Word for word, transcribe the lines from the one containing "Is [235,222] further" through the end of the entries, both included, and nothing else.

INFORMATION GIVEN -
════════

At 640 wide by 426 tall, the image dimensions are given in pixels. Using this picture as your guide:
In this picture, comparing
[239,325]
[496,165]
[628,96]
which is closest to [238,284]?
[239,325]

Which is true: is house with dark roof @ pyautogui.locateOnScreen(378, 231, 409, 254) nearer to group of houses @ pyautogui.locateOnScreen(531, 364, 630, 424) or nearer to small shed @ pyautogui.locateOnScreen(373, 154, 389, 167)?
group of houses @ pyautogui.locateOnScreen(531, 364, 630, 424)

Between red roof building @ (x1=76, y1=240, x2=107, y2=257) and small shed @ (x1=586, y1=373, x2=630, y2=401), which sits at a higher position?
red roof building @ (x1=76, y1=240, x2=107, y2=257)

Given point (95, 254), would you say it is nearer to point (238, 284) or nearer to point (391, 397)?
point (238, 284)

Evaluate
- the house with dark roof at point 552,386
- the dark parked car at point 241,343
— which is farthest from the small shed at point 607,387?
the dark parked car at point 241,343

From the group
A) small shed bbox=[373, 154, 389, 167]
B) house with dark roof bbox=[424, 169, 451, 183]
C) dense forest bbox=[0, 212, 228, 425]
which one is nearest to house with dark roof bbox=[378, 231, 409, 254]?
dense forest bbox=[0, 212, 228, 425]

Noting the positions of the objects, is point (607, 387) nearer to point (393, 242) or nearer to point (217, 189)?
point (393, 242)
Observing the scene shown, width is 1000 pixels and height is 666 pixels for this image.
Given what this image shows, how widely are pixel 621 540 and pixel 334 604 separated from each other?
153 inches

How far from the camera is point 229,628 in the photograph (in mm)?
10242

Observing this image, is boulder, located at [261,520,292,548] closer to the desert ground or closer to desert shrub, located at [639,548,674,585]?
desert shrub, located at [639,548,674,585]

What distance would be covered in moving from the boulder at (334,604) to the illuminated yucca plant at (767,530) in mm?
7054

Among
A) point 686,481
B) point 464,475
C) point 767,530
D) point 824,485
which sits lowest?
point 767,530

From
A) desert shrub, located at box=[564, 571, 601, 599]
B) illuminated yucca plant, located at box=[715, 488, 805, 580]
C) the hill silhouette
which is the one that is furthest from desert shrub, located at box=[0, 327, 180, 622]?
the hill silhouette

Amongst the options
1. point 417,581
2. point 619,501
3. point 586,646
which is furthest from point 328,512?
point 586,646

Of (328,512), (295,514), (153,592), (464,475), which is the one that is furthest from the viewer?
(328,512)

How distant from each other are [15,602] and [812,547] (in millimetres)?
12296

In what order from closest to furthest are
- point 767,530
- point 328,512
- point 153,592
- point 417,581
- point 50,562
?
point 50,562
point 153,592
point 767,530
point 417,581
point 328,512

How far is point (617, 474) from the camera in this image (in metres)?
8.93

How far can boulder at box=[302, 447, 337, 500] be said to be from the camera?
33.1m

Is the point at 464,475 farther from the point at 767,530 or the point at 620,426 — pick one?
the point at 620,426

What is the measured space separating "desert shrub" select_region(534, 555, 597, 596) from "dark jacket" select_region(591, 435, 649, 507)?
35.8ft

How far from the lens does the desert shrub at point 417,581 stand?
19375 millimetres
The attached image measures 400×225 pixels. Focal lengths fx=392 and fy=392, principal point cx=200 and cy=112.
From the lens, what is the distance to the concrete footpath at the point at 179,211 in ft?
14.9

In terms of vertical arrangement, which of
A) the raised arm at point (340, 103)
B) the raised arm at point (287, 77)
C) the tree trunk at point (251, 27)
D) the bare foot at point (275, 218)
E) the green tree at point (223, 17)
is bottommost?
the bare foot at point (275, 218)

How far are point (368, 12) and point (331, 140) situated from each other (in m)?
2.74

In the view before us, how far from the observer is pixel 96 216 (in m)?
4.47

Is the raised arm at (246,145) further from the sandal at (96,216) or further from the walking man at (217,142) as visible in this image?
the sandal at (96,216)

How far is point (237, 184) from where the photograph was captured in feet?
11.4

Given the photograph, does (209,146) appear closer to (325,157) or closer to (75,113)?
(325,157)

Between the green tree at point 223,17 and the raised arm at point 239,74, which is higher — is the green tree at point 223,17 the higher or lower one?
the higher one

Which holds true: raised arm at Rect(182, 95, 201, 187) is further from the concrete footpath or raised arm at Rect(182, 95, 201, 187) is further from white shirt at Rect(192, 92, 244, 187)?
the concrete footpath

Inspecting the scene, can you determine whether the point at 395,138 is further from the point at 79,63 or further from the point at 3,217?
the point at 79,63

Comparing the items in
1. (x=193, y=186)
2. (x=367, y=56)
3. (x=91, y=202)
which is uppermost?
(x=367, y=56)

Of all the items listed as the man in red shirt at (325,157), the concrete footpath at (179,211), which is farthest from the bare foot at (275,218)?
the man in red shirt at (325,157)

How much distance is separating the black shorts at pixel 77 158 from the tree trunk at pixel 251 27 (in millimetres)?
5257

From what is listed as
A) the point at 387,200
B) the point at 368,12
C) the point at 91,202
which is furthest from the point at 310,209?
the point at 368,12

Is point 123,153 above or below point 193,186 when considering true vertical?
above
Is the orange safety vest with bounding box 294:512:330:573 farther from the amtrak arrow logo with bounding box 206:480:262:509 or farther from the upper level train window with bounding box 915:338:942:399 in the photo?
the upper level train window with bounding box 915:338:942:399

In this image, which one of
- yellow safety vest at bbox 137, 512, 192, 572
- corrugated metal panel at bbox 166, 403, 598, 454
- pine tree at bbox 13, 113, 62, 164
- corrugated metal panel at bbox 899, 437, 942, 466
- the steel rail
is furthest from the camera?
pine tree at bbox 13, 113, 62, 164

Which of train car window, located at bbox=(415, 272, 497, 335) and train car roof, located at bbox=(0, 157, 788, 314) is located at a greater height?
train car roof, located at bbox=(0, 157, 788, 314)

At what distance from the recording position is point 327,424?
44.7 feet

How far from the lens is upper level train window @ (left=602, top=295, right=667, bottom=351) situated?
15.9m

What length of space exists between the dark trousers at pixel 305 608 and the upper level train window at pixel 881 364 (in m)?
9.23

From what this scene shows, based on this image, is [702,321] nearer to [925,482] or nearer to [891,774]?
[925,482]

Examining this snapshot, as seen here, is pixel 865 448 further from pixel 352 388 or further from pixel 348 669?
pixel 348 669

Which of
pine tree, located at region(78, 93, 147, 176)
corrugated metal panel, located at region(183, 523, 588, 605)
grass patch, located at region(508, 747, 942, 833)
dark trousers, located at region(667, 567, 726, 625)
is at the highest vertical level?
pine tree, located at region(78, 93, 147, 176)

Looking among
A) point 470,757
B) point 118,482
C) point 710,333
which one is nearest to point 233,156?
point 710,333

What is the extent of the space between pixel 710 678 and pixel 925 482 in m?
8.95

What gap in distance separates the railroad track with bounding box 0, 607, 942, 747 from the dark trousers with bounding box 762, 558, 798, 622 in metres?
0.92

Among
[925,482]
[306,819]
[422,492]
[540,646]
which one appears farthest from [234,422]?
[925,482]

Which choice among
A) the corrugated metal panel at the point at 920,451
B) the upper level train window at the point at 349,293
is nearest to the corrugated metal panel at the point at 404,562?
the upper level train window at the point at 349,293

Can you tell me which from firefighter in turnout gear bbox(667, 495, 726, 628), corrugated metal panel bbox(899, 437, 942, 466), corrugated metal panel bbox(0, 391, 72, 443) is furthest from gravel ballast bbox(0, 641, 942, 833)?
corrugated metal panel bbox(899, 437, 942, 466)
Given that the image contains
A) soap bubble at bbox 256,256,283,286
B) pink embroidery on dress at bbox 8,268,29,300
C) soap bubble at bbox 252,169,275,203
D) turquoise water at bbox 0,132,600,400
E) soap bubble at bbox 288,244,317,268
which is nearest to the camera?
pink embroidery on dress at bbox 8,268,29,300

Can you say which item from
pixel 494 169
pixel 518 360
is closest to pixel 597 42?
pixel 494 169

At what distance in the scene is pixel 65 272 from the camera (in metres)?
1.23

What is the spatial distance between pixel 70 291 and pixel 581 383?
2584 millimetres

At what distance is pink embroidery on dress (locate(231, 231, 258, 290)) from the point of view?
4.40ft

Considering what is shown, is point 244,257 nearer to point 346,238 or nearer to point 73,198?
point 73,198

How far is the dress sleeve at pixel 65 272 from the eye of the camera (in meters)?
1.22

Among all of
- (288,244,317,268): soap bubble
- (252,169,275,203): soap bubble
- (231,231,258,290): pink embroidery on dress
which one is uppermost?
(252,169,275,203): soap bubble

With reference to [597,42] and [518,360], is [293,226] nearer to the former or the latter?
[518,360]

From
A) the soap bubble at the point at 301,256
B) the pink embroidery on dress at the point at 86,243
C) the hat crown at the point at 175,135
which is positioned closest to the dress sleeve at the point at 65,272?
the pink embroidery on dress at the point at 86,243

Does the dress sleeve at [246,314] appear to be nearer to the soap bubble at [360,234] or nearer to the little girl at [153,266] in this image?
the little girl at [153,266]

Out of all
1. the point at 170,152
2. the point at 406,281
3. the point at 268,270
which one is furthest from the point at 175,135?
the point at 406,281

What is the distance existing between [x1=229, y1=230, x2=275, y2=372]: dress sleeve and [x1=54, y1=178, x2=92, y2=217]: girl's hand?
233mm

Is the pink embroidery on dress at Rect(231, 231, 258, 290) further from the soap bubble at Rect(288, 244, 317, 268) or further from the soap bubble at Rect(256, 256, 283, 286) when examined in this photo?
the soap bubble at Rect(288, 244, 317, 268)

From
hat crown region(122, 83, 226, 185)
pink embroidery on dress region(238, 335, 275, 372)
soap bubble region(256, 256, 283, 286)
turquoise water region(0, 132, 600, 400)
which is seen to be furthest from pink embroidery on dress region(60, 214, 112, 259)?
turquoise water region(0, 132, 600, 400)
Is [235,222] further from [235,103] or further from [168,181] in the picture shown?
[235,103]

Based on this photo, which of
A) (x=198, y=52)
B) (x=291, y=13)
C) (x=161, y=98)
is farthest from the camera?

════════

COMPLETE RESPONSE -
Is [235,222] further from [235,103] or further from [168,181] in the picture shown?
[235,103]

Based on this photo, which of
A) (x=198, y=52)
B) (x=291, y=13)
C) (x=161, y=98)
is farthest from the camera?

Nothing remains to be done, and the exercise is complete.